## [Text block]
****************************************

Northern Illinois recovers from Orange Bowl, plots next move

DEKALB, Ill. -- Huskie Stadium is buried in snow on a gray Thursday in February. If the snow doesn’t dissipate by March 20, the start of spring practice, Northern Illinois staffers -- even coaches -- will grab shovels.

But coach Rod Carey is still buried in game video in his modest office. Today, it’s blocking schemes against Central Michigan. Above the computer is a vibrant drawing of an aquarium underneath sunlight from 8-year-old daughter Kennedi.

When Carey is working crazy hours, he sends Kennedi and 5-year-old son Charlie hand-written notes: “Love you. Thinking of you.”  

Across campus, Jordan Lynch is blending in at the student rec center -- red hoodie, black North Face vest, black NIU football hat, anonymous and satisfied. Earlier, he tore into a 6 a.m. turf workout, and he might go back for some late-night lifting.

****************************************

## [Provided data]

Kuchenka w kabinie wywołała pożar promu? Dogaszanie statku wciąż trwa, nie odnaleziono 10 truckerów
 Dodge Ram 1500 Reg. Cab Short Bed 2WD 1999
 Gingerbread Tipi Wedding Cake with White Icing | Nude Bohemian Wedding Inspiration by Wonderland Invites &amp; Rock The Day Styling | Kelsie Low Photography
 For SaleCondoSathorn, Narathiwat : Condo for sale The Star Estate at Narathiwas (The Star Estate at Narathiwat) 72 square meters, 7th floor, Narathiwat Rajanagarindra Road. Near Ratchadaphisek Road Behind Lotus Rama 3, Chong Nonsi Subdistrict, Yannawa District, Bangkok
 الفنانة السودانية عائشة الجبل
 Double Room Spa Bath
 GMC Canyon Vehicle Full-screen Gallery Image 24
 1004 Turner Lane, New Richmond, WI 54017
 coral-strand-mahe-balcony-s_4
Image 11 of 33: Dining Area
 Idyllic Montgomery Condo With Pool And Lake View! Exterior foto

****************************************

## [Task directions]
Resume the article about Northern Illinois after the Orange Bowl from the end of its last sentence, adding a few paragraphs in the same reporting style.

## [Answer to this exercise]
So this is what an unassuming, BCS-spoiling football program looks like nearly two months after a tough Orange Bowl loss. Actually, this is what it always looks like, Carey said.

This is a MAC party. MAC parties don’t stop.

“We didn’t get to the Orange Bowl by trying to get to the Orange Bowl,” Carey said.  “We got there by worrying about what you do each day.”  

Of course, NIU has new problems. Like, how to get faster, stronger, bigger. Florida State revealed that problem during a 31-10 win on New Year’s Night, fueling the narrative that the big table is reserved for bigger, revenue-producing huskies.

If you subscribe to the Kirk Herbstreit “joke” theory, then this is where NIU belongs, exiled to rural Illinois as a BCS imposter, a nice story … but not too nice.

But one thing to consider before overlooking NIU -- a program with 34 wins in three years might be better in 2013.

Three underclassmen started on the offensive line last year. Lynch enters his second year as the full-time starter, when he Kaepernicked his way to 4,953 total yards and 44 total touchdowns. The offense returns eight starters.

The Huskies could be ranked in the preseason Top 25 for the first time.

Their toughest non-conference opponents are middle-of-the-road Big Ten performers Iowa and Purdue.

The speedy Lynch had trouble turning the corner on elastic FSU defenders, but the corner is his on most days.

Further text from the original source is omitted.